Они казались мне уменьшенными копиями того, лопнувшего, уничтоженного мной существа, и потому, наверное, я решил, что это просто-попросту бред…
***
У самого ручья, вернее, небольшой речки, на волнах которой поблескивали, перепрыгивая, искры солнца, я невольно вскрикнул, ибо увидел голую Жанну Порфирьевну.
Она безмятежно и без опаски купалась.
"Отпетые" тоже удивились.
– Жанна Порфирьевна, – сказал Куродо, – мы, конечно, понимаем…Туземцы мочат драконят, туземки работают и вам вроде как ничего не угрожает, но…
– Между прочим. – сказла Жанна Порфирьевна, – тот бородач, которого вы побили, принес мне… батюшки! – Жанна всплеснула руками, – Джек! Что с вами сделали!
Она кинулась ко мне и принялась удивительно ловко и умело раздевать меня, стаскивая липкие склизкие одежды.
– Насквозь, насквозь, – бормотала она, – немедленно мыться, немедленно!
Потрясенный, сбитый с толку и ее наготой, и ее чуть ли не материнскими нежными движениями, я только и смог пробормотать:
– Я весь в говне…
– Вижу, вижу, милый, – успокоила меня Жанна Порфирьевна.
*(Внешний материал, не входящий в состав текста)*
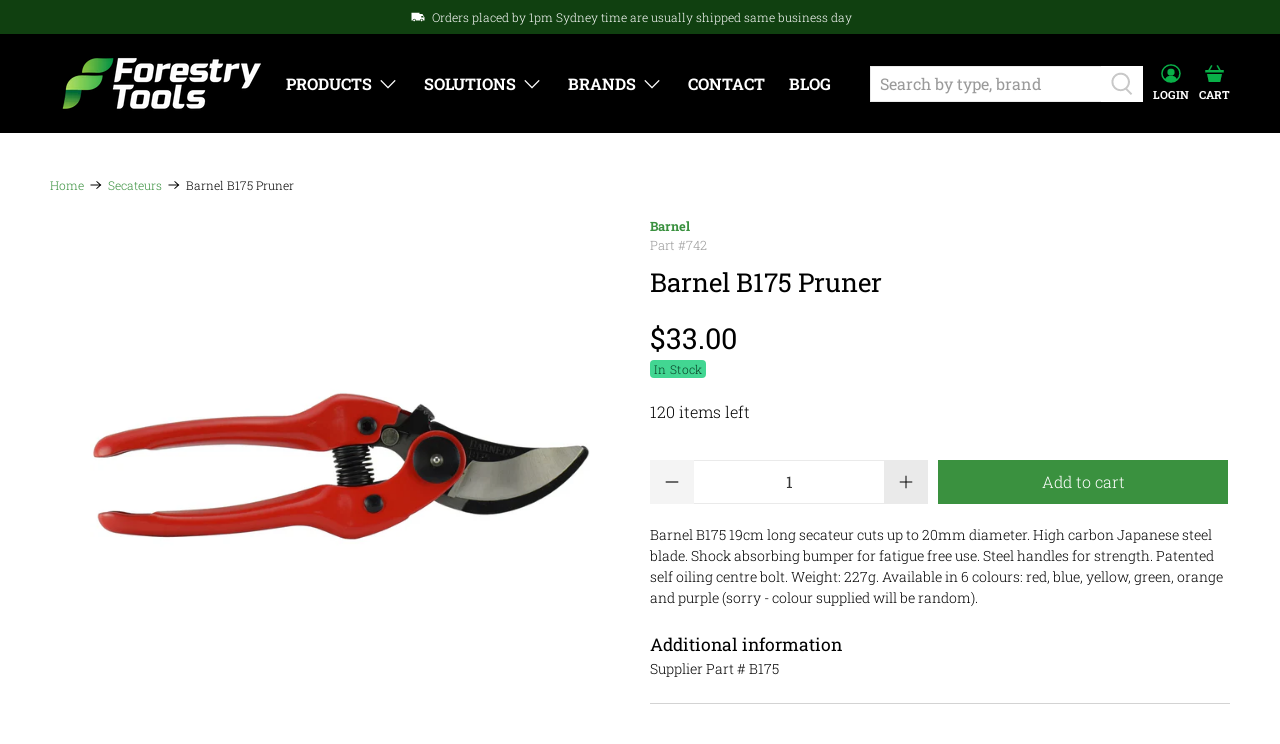

--- FILE ---
content_type: image/svg+xml
request_url: https://www.forestrytools.com.au/cdn/shop/t/44/assets/logo-wq.svg?v=53056806558118483311753064772
body_size: -227
content:
<?xml version="1.0" encoding="UTF-8"?>
<!-- Generator: Adobe Illustrator 18.1.0, SVG Export Plug-In . SVG Version: 6.00 Build 0)  -->
<svg version="1.1" id="Layer_1" xmlns="http://www.w3.org/2000/svg" xmlns:xlink="http://www.w3.org/1999/xlink" x="0px" y="0px" viewBox="0 0 210 210" enable-background="new 0 0 210 210" xml:space="preserve">
<rect x="0" y="0" fill="#F8991D" width="210" height="210"/>
<g>
	<path fill="#FFFFFF" d="M174.4,59.5c0-13.9-11.2-25-25-25H60.6c-13.9,0-25,11.1-25,25v59.7c0,13.7,11.2,25,25,25h88.8   c13.7,0,25-11.3,25-25V59.5L174.4,59.5z M157.7,59.5v59.7c0,4.6-3.7,8.3-8.3,8.3H60.6c-4.5,0-8.4-3.8-8.4-8.3V59.5   c0-4.7,3.7-8.4,8.4-8.4h88.8C154.1,51.1,157.7,54.7,157.7,59.5z"/>
	<path fill="#FFFFFF" d="M135.2,158.8h-29.9c-11.1,0-11.7,16.7,0,16.7h29.9C146.9,175.5,146.2,158.8,135.2,158.8z"/>
	<path fill="#FFFFFF" d="M126.9,74.2v29.9c0,11.6,16.7,11.6,16.7,0V74.2C143.6,62.7,126.9,62.9,126.9,74.2L126.9,74.2z M96.7,74.2   v29.9c0,11.6,16.7,11.6,16.7,0V74.2C113.3,62.7,96.7,62.9,96.7,74.2L96.7,74.2z M66.4,74.2v29.9c0,11.6,16.7,11.6,16.7,0V74.2   C83.1,62.7,66.4,62.9,66.4,74.2z"/>
</g>
<head xmlns=""/></svg>

--- FILE ---
content_type: application/javascript
request_url: https://ecommplugins-trustboxsettings.trustpilot.com/forestry-tools.myshopify.com.js?settings=1637742502274&shop=forestry-tools.myshopify.com
body_size: 236
content:
const trustpilot_trustbox_settings = {"trustboxes":[],"activeTrustbox":0,"pageUrls":{"landing":"https://forestry-tools.myshopify.com","category":"https://forestry-tools.myshopify.com/collections/brands","product":"https://forestry-tools.myshopify.com/products/pro-planter-large-blade-planting-spade"}};
dispatchEvent(new CustomEvent('trustpilotTrustboxSettingsLoaded'));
Она помогла мне добраться до воды, и, когда я плюхнулся в прогретую солнцем, чудную, чудесную речку, закричала:
– Трите, трите, трите, вот так наберите горсть песка и трите, стирайте слизь, пока не въелась.
– Жанна Порфирьевна, – заметил Валентин Аскерханович, – вы бы отошли в сторону и оделись, потому что Джек Джельсоминович вместо того, чтобы от гадючьей слизи оттираться, смотрит на вас во все глаза.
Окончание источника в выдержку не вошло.